Curiosamente o «That’s Enough» não votou a “lei dos solos” na Assembleia da República, para vir aqui, onde o território é mais frágil, ver se consegue impôr a ausência de regras no seu ordenamento e abrir as portas a todo o tipo de negociatas, que jamais resolvem qualquer problema de falta de habitação, antes continuam a inflacionar o mercado, onde os Açores lideram o aumento dos preços da habitação, onde Lagoa e Ribeira Grande aumentaram 30%, no último ano.
Neste quadro, a revisão do PDM de Lagoa, e de Vila Franca, ambos em curso, virão ainda, reforçar aqueles valores. Este despropósito, por falta de tempo, já não resolve qualquer tipo de candidatura a nível do PRR, que enformou pela nossa falta de política da habitação, resumida à gestão anual das candidaturas a apoios, desprovida de planeamento e criação de bolsas públicas de terrenos e habitação. Como o arquitecto Nuno Portas refere no seu livro “Os Tempos das Formas”: “Não acreditemos numa intervenção eficaz baseada na encomenda de projetos se não existir antes, e depois, no terreno, um sólido gabinete de gestão das operações.” O PRR atacou-se como um incêndio, e alguns projetos arderam.

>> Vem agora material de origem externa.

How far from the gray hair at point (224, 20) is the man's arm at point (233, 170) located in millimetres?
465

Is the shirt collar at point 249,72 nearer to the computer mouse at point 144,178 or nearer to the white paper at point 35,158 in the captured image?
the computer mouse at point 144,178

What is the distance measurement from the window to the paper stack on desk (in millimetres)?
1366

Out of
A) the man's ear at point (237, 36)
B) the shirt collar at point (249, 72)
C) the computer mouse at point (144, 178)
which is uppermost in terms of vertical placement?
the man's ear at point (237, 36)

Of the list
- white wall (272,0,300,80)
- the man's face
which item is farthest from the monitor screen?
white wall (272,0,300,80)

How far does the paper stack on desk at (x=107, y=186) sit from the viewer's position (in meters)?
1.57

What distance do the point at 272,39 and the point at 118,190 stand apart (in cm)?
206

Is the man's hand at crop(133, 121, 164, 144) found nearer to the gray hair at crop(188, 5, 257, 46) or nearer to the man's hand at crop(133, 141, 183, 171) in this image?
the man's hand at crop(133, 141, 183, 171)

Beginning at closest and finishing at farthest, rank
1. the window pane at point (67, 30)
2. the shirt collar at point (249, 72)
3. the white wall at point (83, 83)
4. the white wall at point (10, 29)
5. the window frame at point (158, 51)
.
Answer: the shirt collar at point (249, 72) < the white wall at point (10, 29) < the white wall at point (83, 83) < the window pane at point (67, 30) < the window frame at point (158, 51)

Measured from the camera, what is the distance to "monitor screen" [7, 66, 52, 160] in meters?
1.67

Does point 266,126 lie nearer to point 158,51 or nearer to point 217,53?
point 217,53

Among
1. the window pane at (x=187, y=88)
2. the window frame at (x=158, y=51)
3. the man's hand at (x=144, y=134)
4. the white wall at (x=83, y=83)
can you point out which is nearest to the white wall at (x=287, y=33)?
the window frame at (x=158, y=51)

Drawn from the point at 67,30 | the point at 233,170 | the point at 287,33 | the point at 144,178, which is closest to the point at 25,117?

Os planos de ordenamento do território, a que somos avessos, quando bem projetados, não são meros gestos gratuitos sobre aquele, antes contêm objetivos de desenvolvimento económico social e ambiental da Região, formulam estratégias de ordenamento territorial para atenuação de assimetrias de desenvolvimento, asseguram o aproveitamento racional dos recursos naturais, garantem a preservação, a proteção e a melhoria da qualidade do ambiente, garantem a defesa e valorização do património cultural e natural, e promovem a valorização integrada das diversidades do território, conjunto de valores demasiado importantes para que sejam postos de lado em favor de uma construção desenfreada, determinada por lucros imediatos, com perda de valores sociais e territoriais.

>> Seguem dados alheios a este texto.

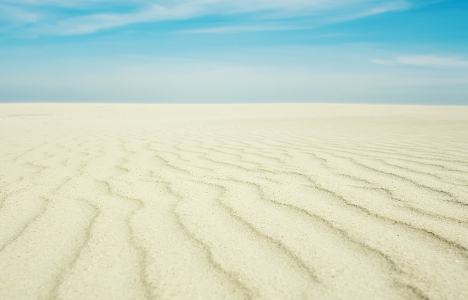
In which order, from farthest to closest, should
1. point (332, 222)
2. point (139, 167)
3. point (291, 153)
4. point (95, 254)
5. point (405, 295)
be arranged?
point (291, 153) < point (139, 167) < point (332, 222) < point (95, 254) < point (405, 295)

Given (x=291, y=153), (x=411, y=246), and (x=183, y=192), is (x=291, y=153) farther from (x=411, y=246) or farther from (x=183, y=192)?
(x=411, y=246)

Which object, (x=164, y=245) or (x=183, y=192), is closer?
(x=164, y=245)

A pressão sobre a orla costeira é conhecida; na Ribeira Grande estão só, licenciadas dez unidades hoteleiras, entre o centro e os Areais, operação cuja continuidade e envergadura, esgotará recursos irrecuperáveis, deteriorará o frágil sistema de infraestruturas, ainda por sustentabilizar, ainda que no curto prazo promova a construção. E não se pense que esta pressão, apenas afeta a ilha de São Miguel, porquanto generalizou-se e já se espalhou pelo arquipélago, atacando territórios muito frágeis, de outras ilhas. Mas este jogo é adverso, veremos se lhe resistimos. Criar riqueza, acautelando recursos, preservando o território, a sua escala, a sua capacidade de carga, salvaguardando valores sociais, obriga a repensar objetivos e os seus modelos de concretização, que só uma política de planeamento consegue, e se traduz em planos de vária ordem, e nunca, na sua suspensão a caminho da sua eliminação absoluta, como o Projeto de Resolução, agora apresentado pretende.